Kemi Doll, MD, Aaron Falchook, MD, and Benjamin Vincent, MD, were honored as the recipients of the 2015 Pope Clinical Fellows Awards.
Three physician-scientists in training at the University of North Carolina School of Medicine have been honored for excellence in cancer-related research and in the practice of medical oncology.
Kemi Doll, MD, Aaron Falchook, MD, and Benjamin Vincent, MD, were honored on Tuesday as the 2015 Pope Clinical Fellows Award recipients. The awards are given annually to recognize excellence, and to promote the careers of emerging physician-researchers at the UNC Lineberger Comprehensive Cancer Center. The recipients will each receive a $5,000 award, which is made possible by a gift from The John William Pope Foundation.
“These awards recognize the work of three of our talented physician-researchers, who are both treating patients at the N.C. Cancer Hospital and also helping to make research discoveries,” said Norman Sharpless, MD, director of UNC Lineberger and the Wellcome Distinguished Professor in Cancer Research. “They are helping to make a difference in the lives of people in North Carolina.”
The three recipients were chosen from a pool of competitive candidates nominated by UNC Lineberger members, said Anne Menkens, PhD, UNC Lineberger assistant director of collaborative research. A committee of N.C. Cancer Hospital division leaders review the nominees and make a recommendation to UNC Lineberger leaders, who make the final decision.
Doll is a fellow in the Division of Gynecologic Oncology who’s also pursuing her master’s degree in clinical research in the UNC Gillings School of Global Public Health Department of Epidemiology. She has first-authored nine publications during her fellowship. In one study of outcomes among elderly, low-income women enrolled in Medicare with gynecologic cancers in North Carolina, she found that women who were also enrolled in Medicaid had higher risk of all-cause death compared to women enrolled in Medicare alone. The disparities were greatest for women with early-stage uterine and vulvar or vaginal cancers. After identifying disparities for treatable sub-populations of patients, such as this group of patients, she aims to develop interventions to close those gaps.
“Dr. Doll is someone who I would love to have on my faculty, and she is truly the elusive triple threat of good clinician, technically gifted surgeon and blossoming independent investigator,” said Paola A. Gehrig, MD, a UNC Lineberger member, a professor and the director of the Division of Gynecologic Oncology.
Falchook is chief resident in the Department of Radiation Oncology. In addition to his clinical practice, he has also been academically productive – serving as the first author of seven research publications to date, presenting research at national oncology conferences, having received multiple abstract awards at American Society of Clinical Oncology (ASCO) and American Society for Radiation Oncology (ASTRO) meetings, and serving as co-investigator of several research grants.
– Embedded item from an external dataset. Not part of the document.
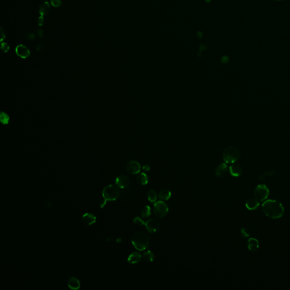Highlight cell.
I'll use <instances>...</instances> for the list:
<instances>
[{"mask_svg": "<svg viewBox=\"0 0 290 290\" xmlns=\"http://www.w3.org/2000/svg\"><path fill=\"white\" fill-rule=\"evenodd\" d=\"M264 214L272 219L281 218L285 213V209L281 203L277 200L268 199L262 205Z\"/></svg>", "mask_w": 290, "mask_h": 290, "instance_id": "1", "label": "cell"}, {"mask_svg": "<svg viewBox=\"0 0 290 290\" xmlns=\"http://www.w3.org/2000/svg\"><path fill=\"white\" fill-rule=\"evenodd\" d=\"M132 243L137 250L144 251L149 246V237L146 233L143 232H137L132 237Z\"/></svg>", "mask_w": 290, "mask_h": 290, "instance_id": "2", "label": "cell"}, {"mask_svg": "<svg viewBox=\"0 0 290 290\" xmlns=\"http://www.w3.org/2000/svg\"><path fill=\"white\" fill-rule=\"evenodd\" d=\"M240 158V152L234 146L227 147L223 153V159L226 163H234Z\"/></svg>", "mask_w": 290, "mask_h": 290, "instance_id": "3", "label": "cell"}, {"mask_svg": "<svg viewBox=\"0 0 290 290\" xmlns=\"http://www.w3.org/2000/svg\"><path fill=\"white\" fill-rule=\"evenodd\" d=\"M120 192L117 186L114 185H108L104 188L102 196L107 201H114L119 198Z\"/></svg>", "mask_w": 290, "mask_h": 290, "instance_id": "4", "label": "cell"}, {"mask_svg": "<svg viewBox=\"0 0 290 290\" xmlns=\"http://www.w3.org/2000/svg\"><path fill=\"white\" fill-rule=\"evenodd\" d=\"M154 215L159 218H163L167 216L169 209L167 204L163 201H157L153 207Z\"/></svg>", "mask_w": 290, "mask_h": 290, "instance_id": "5", "label": "cell"}, {"mask_svg": "<svg viewBox=\"0 0 290 290\" xmlns=\"http://www.w3.org/2000/svg\"><path fill=\"white\" fill-rule=\"evenodd\" d=\"M269 195L268 188L265 184L257 185L254 191V196L256 199L259 201H264L266 200Z\"/></svg>", "mask_w": 290, "mask_h": 290, "instance_id": "6", "label": "cell"}, {"mask_svg": "<svg viewBox=\"0 0 290 290\" xmlns=\"http://www.w3.org/2000/svg\"><path fill=\"white\" fill-rule=\"evenodd\" d=\"M145 225L146 230L150 233L157 232L160 227L158 221L155 219H150L147 220Z\"/></svg>", "mask_w": 290, "mask_h": 290, "instance_id": "7", "label": "cell"}, {"mask_svg": "<svg viewBox=\"0 0 290 290\" xmlns=\"http://www.w3.org/2000/svg\"><path fill=\"white\" fill-rule=\"evenodd\" d=\"M141 169L140 164L136 160H131L129 162L126 166L127 171L132 175L139 173Z\"/></svg>", "mask_w": 290, "mask_h": 290, "instance_id": "8", "label": "cell"}, {"mask_svg": "<svg viewBox=\"0 0 290 290\" xmlns=\"http://www.w3.org/2000/svg\"><path fill=\"white\" fill-rule=\"evenodd\" d=\"M17 55L22 58H26L30 56V51L28 47L25 45L20 44L17 46L15 48Z\"/></svg>", "mask_w": 290, "mask_h": 290, "instance_id": "9", "label": "cell"}, {"mask_svg": "<svg viewBox=\"0 0 290 290\" xmlns=\"http://www.w3.org/2000/svg\"><path fill=\"white\" fill-rule=\"evenodd\" d=\"M115 183L119 188L125 189L127 188L130 184V180L127 176L120 175L116 179Z\"/></svg>", "mask_w": 290, "mask_h": 290, "instance_id": "10", "label": "cell"}, {"mask_svg": "<svg viewBox=\"0 0 290 290\" xmlns=\"http://www.w3.org/2000/svg\"><path fill=\"white\" fill-rule=\"evenodd\" d=\"M82 221L85 225L91 226L96 222L97 217L93 214L86 213L82 216Z\"/></svg>", "mask_w": 290, "mask_h": 290, "instance_id": "11", "label": "cell"}, {"mask_svg": "<svg viewBox=\"0 0 290 290\" xmlns=\"http://www.w3.org/2000/svg\"><path fill=\"white\" fill-rule=\"evenodd\" d=\"M142 255L138 252H133L129 255L127 262L130 264H136L139 263L142 259Z\"/></svg>", "mask_w": 290, "mask_h": 290, "instance_id": "12", "label": "cell"}, {"mask_svg": "<svg viewBox=\"0 0 290 290\" xmlns=\"http://www.w3.org/2000/svg\"><path fill=\"white\" fill-rule=\"evenodd\" d=\"M229 171L230 174L233 177H239L242 175V170L239 164H233L229 168Z\"/></svg>", "mask_w": 290, "mask_h": 290, "instance_id": "13", "label": "cell"}, {"mask_svg": "<svg viewBox=\"0 0 290 290\" xmlns=\"http://www.w3.org/2000/svg\"><path fill=\"white\" fill-rule=\"evenodd\" d=\"M246 206L248 210H255L259 207V202L255 198H251L246 201Z\"/></svg>", "mask_w": 290, "mask_h": 290, "instance_id": "14", "label": "cell"}, {"mask_svg": "<svg viewBox=\"0 0 290 290\" xmlns=\"http://www.w3.org/2000/svg\"><path fill=\"white\" fill-rule=\"evenodd\" d=\"M228 170V166L227 163H223L219 165L216 170V174L219 177L224 176Z\"/></svg>", "mask_w": 290, "mask_h": 290, "instance_id": "15", "label": "cell"}, {"mask_svg": "<svg viewBox=\"0 0 290 290\" xmlns=\"http://www.w3.org/2000/svg\"><path fill=\"white\" fill-rule=\"evenodd\" d=\"M248 248L249 250L252 252H255L259 248V242L257 239L255 238H250L248 241Z\"/></svg>", "mask_w": 290, "mask_h": 290, "instance_id": "16", "label": "cell"}, {"mask_svg": "<svg viewBox=\"0 0 290 290\" xmlns=\"http://www.w3.org/2000/svg\"><path fill=\"white\" fill-rule=\"evenodd\" d=\"M68 286L71 290H77L79 289L81 284L79 280L75 277H71L68 282Z\"/></svg>", "mask_w": 290, "mask_h": 290, "instance_id": "17", "label": "cell"}, {"mask_svg": "<svg viewBox=\"0 0 290 290\" xmlns=\"http://www.w3.org/2000/svg\"><path fill=\"white\" fill-rule=\"evenodd\" d=\"M50 11V5L48 2H42L39 5V12L40 15L45 16L49 13Z\"/></svg>", "mask_w": 290, "mask_h": 290, "instance_id": "18", "label": "cell"}, {"mask_svg": "<svg viewBox=\"0 0 290 290\" xmlns=\"http://www.w3.org/2000/svg\"><path fill=\"white\" fill-rule=\"evenodd\" d=\"M171 197V192L167 189H162L158 194V197L161 201H167Z\"/></svg>", "mask_w": 290, "mask_h": 290, "instance_id": "19", "label": "cell"}, {"mask_svg": "<svg viewBox=\"0 0 290 290\" xmlns=\"http://www.w3.org/2000/svg\"><path fill=\"white\" fill-rule=\"evenodd\" d=\"M137 181L140 184L145 185L149 182V177L145 173L142 172L137 177Z\"/></svg>", "mask_w": 290, "mask_h": 290, "instance_id": "20", "label": "cell"}, {"mask_svg": "<svg viewBox=\"0 0 290 290\" xmlns=\"http://www.w3.org/2000/svg\"><path fill=\"white\" fill-rule=\"evenodd\" d=\"M158 194L154 189H151L147 193V198L150 202H155L157 200Z\"/></svg>", "mask_w": 290, "mask_h": 290, "instance_id": "21", "label": "cell"}, {"mask_svg": "<svg viewBox=\"0 0 290 290\" xmlns=\"http://www.w3.org/2000/svg\"><path fill=\"white\" fill-rule=\"evenodd\" d=\"M143 257L145 261L149 262H151L154 260L155 255L153 252L151 251H146L144 252L143 255Z\"/></svg>", "mask_w": 290, "mask_h": 290, "instance_id": "22", "label": "cell"}, {"mask_svg": "<svg viewBox=\"0 0 290 290\" xmlns=\"http://www.w3.org/2000/svg\"><path fill=\"white\" fill-rule=\"evenodd\" d=\"M141 216L144 218H149L151 215V208L149 206L146 205L142 209L141 211Z\"/></svg>", "mask_w": 290, "mask_h": 290, "instance_id": "23", "label": "cell"}, {"mask_svg": "<svg viewBox=\"0 0 290 290\" xmlns=\"http://www.w3.org/2000/svg\"><path fill=\"white\" fill-rule=\"evenodd\" d=\"M0 120L1 123L4 125H8L9 123L10 117L9 115L4 112H1L0 114Z\"/></svg>", "mask_w": 290, "mask_h": 290, "instance_id": "24", "label": "cell"}, {"mask_svg": "<svg viewBox=\"0 0 290 290\" xmlns=\"http://www.w3.org/2000/svg\"><path fill=\"white\" fill-rule=\"evenodd\" d=\"M240 234H241L242 237L244 238V239H246L247 237H249V236H250V233L249 232V231H248L247 229H245V228H242L240 229Z\"/></svg>", "mask_w": 290, "mask_h": 290, "instance_id": "25", "label": "cell"}, {"mask_svg": "<svg viewBox=\"0 0 290 290\" xmlns=\"http://www.w3.org/2000/svg\"><path fill=\"white\" fill-rule=\"evenodd\" d=\"M274 173H275V172L273 171H272L266 172H265L264 173L261 174V175L259 176V179H261V180H263V179H264L266 177V176H271V175H272L274 174Z\"/></svg>", "mask_w": 290, "mask_h": 290, "instance_id": "26", "label": "cell"}, {"mask_svg": "<svg viewBox=\"0 0 290 290\" xmlns=\"http://www.w3.org/2000/svg\"><path fill=\"white\" fill-rule=\"evenodd\" d=\"M133 222L134 223L137 224V225H138V226H143V224H145V223H144V222L142 220V219H141L140 217H136L134 220H133Z\"/></svg>", "mask_w": 290, "mask_h": 290, "instance_id": "27", "label": "cell"}, {"mask_svg": "<svg viewBox=\"0 0 290 290\" xmlns=\"http://www.w3.org/2000/svg\"><path fill=\"white\" fill-rule=\"evenodd\" d=\"M1 50L4 52V53H6L8 52V51L10 49V47H9V45L8 43H2L1 44Z\"/></svg>", "mask_w": 290, "mask_h": 290, "instance_id": "28", "label": "cell"}, {"mask_svg": "<svg viewBox=\"0 0 290 290\" xmlns=\"http://www.w3.org/2000/svg\"><path fill=\"white\" fill-rule=\"evenodd\" d=\"M51 5L54 7H59L61 5V0H52L51 1Z\"/></svg>", "mask_w": 290, "mask_h": 290, "instance_id": "29", "label": "cell"}, {"mask_svg": "<svg viewBox=\"0 0 290 290\" xmlns=\"http://www.w3.org/2000/svg\"><path fill=\"white\" fill-rule=\"evenodd\" d=\"M0 34H1V41H3V40L5 39L6 37V34H5V31L3 27H1L0 28Z\"/></svg>", "mask_w": 290, "mask_h": 290, "instance_id": "30", "label": "cell"}, {"mask_svg": "<svg viewBox=\"0 0 290 290\" xmlns=\"http://www.w3.org/2000/svg\"><path fill=\"white\" fill-rule=\"evenodd\" d=\"M26 38L27 39H28L30 40H34L35 39V35L34 33L30 32V33L27 34Z\"/></svg>", "mask_w": 290, "mask_h": 290, "instance_id": "31", "label": "cell"}, {"mask_svg": "<svg viewBox=\"0 0 290 290\" xmlns=\"http://www.w3.org/2000/svg\"><path fill=\"white\" fill-rule=\"evenodd\" d=\"M44 18L43 17V16H40L39 18H38V25L39 26H43V23H44Z\"/></svg>", "mask_w": 290, "mask_h": 290, "instance_id": "32", "label": "cell"}, {"mask_svg": "<svg viewBox=\"0 0 290 290\" xmlns=\"http://www.w3.org/2000/svg\"><path fill=\"white\" fill-rule=\"evenodd\" d=\"M37 35L39 36V38H41L43 36V35H44V32H43V30L41 29V28L38 29V31H37Z\"/></svg>", "mask_w": 290, "mask_h": 290, "instance_id": "33", "label": "cell"}, {"mask_svg": "<svg viewBox=\"0 0 290 290\" xmlns=\"http://www.w3.org/2000/svg\"><path fill=\"white\" fill-rule=\"evenodd\" d=\"M106 203H107V201L105 200L104 199L101 200V202L99 203V206L101 208H103V207L104 206L106 205Z\"/></svg>", "mask_w": 290, "mask_h": 290, "instance_id": "34", "label": "cell"}, {"mask_svg": "<svg viewBox=\"0 0 290 290\" xmlns=\"http://www.w3.org/2000/svg\"><path fill=\"white\" fill-rule=\"evenodd\" d=\"M44 48V44L43 43H41L39 45H38V47H36V51H41Z\"/></svg>", "mask_w": 290, "mask_h": 290, "instance_id": "35", "label": "cell"}, {"mask_svg": "<svg viewBox=\"0 0 290 290\" xmlns=\"http://www.w3.org/2000/svg\"><path fill=\"white\" fill-rule=\"evenodd\" d=\"M150 169V167L148 165H145L143 167V170L145 171H149Z\"/></svg>", "mask_w": 290, "mask_h": 290, "instance_id": "36", "label": "cell"}, {"mask_svg": "<svg viewBox=\"0 0 290 290\" xmlns=\"http://www.w3.org/2000/svg\"><path fill=\"white\" fill-rule=\"evenodd\" d=\"M276 1H281V0H276Z\"/></svg>", "mask_w": 290, "mask_h": 290, "instance_id": "37", "label": "cell"}]
</instances>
His research projects have studied prostate, breast, salivary gland, and rectal cancers.
“This is an incredible amount of productivity that I have not previously seen in a trainee,” said Ronald Chen, MD, MPH, a UNC Lineberger member and associate professor in the UNC School of Medicine Department of Radiation Oncology. “Clinically, (Dr. Falchook) is an outstanding physician who is very highly regarded in our department. He is dedicated to his patients and has demonstrated excellent organizational and leadership skills as chief resident.”
Vincent is a fellow in the Division of Hematology/Oncology who studies tumor immunology and immunotherapy researcher in the lab of Jon Serody, MD, Elizabeth Thomas Professor of Medicine, Microbiology and Immunology and associate director of translational sciences at UNC Lineberger. In the lab, Vincent has led an effort to shift toward sequencing, bioinformatics and big data approaches to studying the immune system’s response to cancer. He was first author of a paper published in Clinical Cancer Research in which he uncovered a critical role for immune cells called B-cells in the outcome of patients with two types of breast cancer.
Serody also highlighted Vincent’s work in the clinic.
“Finally, in addition to becoming an outstanding scientist, Ben is a wonderful, compassionate and insightful clinical physician,” Serody said.